Skip to content

Translation

pipeline pipeline

The Translation pipeline translates text between languages. It supports over 100+ languages. Automatic source language detection is built-in. This pipeline detects the language of each input text row, loads a model for the source-target combination and translates text to the target language.

Example

The following shows a simple example using this pipeline.

from txtai.pipeline import Translation

# Create and run pipeline
translate = Translation()
translate("This is a test translation into Spanish", "es")

See the link below for a more detailed example.

Notebook Description
Translate text between languages Streamline machine translation and language detection Open In Colab

Configuration-driven example

Pipelines are run with Python or configuration. Pipelines can be instantiated in configuration using the lower case name of the pipeline. Configuration-driven pipelines are run with workflows or the API.

config.yml

# Create pipeline using lower case class name
translation:

# Run pipeline with workflow
workflow:
  translate:
    tasks:
      - action: translation
        args: ["es"]

Run with Workflows

from txtai import Application

# Create and run pipeline with workflow
app = Application("config.yml")
list(app.workflow("translate", ["This is a test translation into Spanish"]))

Run with API

CONFIG=config.yml uvicorn "txtai.api:app" &

curl \
  -X POST "http://localhost:8000/workflow" \
  -H "Content-Type: application/json" \
  -d '{"name":"translate", "elements":["This is a test translation into Spanish"]}'

Methods

Python documentation for the pipeline.

__init__(path=None, quantize=False, gpu=True, batch=64, langdetect=None, findmodels=True)

Constructs a new language translation pipeline.

Task requirements>
From the translation pipeline page, copy out the passage word for word, starting at "The Translation pipeline" and ending at "the target language.".

Extracted material>
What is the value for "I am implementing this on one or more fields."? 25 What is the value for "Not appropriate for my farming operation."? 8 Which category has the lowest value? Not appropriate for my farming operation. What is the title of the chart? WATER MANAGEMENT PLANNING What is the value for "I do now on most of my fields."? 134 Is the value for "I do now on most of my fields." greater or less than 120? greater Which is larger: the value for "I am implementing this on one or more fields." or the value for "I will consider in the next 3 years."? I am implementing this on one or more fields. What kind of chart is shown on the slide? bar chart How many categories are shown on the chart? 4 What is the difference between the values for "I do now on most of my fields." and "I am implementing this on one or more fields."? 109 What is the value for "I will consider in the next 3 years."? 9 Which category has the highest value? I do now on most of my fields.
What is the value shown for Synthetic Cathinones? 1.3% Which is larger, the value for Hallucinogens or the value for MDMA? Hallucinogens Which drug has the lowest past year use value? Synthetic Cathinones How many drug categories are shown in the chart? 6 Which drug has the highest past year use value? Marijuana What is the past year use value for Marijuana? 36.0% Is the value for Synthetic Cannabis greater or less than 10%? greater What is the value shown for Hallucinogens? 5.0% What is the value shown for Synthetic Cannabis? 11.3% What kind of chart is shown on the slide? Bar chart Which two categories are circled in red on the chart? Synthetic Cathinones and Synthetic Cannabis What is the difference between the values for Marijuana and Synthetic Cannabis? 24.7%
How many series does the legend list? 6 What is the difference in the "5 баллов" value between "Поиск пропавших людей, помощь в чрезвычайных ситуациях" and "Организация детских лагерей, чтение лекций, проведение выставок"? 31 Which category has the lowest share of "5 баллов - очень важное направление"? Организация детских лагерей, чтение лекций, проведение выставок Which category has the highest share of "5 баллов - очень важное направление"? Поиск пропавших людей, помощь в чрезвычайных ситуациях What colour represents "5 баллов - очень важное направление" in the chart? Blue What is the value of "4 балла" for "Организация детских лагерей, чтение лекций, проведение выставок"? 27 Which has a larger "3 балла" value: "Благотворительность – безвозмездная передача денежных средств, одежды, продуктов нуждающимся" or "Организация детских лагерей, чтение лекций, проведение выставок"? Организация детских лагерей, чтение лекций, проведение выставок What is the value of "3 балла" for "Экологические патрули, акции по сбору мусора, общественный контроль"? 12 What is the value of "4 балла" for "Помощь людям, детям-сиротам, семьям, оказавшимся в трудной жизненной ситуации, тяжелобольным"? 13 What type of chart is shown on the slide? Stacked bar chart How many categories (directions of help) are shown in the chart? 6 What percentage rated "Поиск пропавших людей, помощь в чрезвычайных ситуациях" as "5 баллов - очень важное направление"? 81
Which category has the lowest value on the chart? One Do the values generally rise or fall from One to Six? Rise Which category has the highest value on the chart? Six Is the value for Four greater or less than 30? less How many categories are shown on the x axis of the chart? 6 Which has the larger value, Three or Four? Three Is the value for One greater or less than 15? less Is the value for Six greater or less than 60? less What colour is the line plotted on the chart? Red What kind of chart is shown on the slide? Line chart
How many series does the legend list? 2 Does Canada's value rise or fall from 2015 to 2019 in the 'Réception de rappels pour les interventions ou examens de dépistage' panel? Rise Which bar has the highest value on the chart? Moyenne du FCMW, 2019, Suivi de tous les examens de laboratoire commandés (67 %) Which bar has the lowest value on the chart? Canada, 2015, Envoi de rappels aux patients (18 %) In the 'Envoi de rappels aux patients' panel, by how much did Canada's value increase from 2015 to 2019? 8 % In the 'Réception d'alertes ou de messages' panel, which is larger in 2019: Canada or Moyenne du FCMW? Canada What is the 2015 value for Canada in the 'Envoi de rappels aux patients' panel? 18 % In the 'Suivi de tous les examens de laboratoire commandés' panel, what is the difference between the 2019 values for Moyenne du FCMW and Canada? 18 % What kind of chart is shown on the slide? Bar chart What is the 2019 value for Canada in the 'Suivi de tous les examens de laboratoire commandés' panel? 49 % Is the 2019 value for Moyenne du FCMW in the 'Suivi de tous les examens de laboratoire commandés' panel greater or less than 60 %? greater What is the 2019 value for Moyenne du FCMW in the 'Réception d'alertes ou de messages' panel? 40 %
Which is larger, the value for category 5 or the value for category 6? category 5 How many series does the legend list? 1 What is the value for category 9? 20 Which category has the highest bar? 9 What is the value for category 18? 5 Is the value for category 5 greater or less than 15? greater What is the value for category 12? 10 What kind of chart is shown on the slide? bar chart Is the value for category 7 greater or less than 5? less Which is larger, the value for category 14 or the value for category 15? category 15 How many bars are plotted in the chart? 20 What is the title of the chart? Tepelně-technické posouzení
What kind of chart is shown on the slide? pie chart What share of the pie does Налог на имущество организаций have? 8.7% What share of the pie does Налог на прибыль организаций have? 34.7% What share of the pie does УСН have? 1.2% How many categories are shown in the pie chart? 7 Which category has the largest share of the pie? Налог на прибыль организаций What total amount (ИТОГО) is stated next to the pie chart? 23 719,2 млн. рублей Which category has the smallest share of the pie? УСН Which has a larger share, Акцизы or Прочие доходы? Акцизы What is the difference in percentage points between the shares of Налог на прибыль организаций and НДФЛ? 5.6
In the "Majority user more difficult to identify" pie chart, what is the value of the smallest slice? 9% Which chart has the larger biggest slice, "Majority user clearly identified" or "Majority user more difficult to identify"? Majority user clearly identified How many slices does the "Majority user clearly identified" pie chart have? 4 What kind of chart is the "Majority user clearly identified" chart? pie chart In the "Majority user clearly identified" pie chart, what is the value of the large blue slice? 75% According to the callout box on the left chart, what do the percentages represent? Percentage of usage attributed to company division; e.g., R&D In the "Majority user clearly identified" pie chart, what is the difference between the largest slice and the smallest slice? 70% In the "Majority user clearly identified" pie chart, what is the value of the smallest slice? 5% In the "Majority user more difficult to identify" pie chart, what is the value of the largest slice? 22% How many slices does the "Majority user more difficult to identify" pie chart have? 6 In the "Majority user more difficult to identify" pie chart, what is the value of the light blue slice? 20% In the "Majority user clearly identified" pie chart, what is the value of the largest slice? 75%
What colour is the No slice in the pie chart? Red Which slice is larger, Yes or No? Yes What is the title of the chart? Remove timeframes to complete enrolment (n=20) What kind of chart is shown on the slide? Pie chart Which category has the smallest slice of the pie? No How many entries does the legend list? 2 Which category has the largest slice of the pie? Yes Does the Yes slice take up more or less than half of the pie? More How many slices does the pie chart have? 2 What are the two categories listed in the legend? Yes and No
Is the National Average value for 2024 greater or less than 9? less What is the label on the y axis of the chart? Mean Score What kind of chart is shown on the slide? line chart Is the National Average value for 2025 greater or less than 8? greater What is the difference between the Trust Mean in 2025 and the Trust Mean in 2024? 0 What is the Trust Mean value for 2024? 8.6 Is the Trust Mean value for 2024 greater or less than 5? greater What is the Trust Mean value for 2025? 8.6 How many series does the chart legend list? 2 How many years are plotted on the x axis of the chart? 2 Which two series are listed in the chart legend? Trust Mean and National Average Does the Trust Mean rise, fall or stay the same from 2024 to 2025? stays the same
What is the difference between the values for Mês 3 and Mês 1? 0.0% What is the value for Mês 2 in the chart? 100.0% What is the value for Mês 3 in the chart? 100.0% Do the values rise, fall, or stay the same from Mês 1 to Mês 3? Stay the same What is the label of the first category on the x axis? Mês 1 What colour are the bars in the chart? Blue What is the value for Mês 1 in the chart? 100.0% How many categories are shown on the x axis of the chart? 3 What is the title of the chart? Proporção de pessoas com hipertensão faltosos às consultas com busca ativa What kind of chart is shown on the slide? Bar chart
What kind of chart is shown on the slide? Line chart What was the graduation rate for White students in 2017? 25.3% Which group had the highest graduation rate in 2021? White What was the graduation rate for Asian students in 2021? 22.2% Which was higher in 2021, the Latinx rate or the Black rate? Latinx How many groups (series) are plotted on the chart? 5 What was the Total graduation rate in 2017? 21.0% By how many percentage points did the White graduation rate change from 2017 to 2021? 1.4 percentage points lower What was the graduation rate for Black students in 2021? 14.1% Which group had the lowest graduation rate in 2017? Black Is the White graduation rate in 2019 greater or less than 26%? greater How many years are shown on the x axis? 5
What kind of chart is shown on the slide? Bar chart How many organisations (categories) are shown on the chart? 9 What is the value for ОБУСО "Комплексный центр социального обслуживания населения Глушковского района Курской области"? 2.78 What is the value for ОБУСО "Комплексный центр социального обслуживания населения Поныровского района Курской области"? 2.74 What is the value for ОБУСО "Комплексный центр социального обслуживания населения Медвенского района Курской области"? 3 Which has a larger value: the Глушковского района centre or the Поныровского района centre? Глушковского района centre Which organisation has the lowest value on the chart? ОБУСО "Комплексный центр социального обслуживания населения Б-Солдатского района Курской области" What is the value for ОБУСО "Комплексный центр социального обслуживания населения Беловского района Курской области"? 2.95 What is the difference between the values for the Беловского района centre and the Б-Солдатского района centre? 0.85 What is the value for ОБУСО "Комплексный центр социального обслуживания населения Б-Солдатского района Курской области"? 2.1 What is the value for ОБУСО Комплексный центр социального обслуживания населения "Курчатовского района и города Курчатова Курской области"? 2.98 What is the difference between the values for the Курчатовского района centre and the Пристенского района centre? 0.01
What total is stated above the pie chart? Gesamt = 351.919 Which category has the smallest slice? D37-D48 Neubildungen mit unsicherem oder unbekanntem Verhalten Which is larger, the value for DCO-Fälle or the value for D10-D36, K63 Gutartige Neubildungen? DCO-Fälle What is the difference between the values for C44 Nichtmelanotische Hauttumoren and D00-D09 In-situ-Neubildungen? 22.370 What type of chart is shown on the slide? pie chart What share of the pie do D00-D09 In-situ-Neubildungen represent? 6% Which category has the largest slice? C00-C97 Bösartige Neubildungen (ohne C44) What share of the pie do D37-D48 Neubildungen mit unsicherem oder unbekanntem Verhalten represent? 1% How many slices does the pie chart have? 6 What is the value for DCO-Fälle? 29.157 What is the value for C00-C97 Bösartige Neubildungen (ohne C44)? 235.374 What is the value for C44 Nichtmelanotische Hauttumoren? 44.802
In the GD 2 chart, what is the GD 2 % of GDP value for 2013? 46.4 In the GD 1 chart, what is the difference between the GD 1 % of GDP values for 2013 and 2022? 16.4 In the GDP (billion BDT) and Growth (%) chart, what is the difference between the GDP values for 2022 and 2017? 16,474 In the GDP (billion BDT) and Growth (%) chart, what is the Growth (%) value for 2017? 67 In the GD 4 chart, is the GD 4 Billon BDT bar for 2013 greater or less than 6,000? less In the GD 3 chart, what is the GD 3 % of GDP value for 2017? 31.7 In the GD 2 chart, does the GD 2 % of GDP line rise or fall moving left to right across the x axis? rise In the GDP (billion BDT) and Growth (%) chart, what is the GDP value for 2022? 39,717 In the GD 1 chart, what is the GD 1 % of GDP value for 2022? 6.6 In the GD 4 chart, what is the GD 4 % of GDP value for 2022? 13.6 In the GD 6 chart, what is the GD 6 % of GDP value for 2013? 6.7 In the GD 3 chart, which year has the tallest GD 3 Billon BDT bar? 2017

Output for this exercise>
The Translation pipeline translates text between languages. It supports over 100+ languages. Automatic source language detection is built-in. This pipeline detects the language of each input text row, loads a model for the source-target combination and translates text to the target language.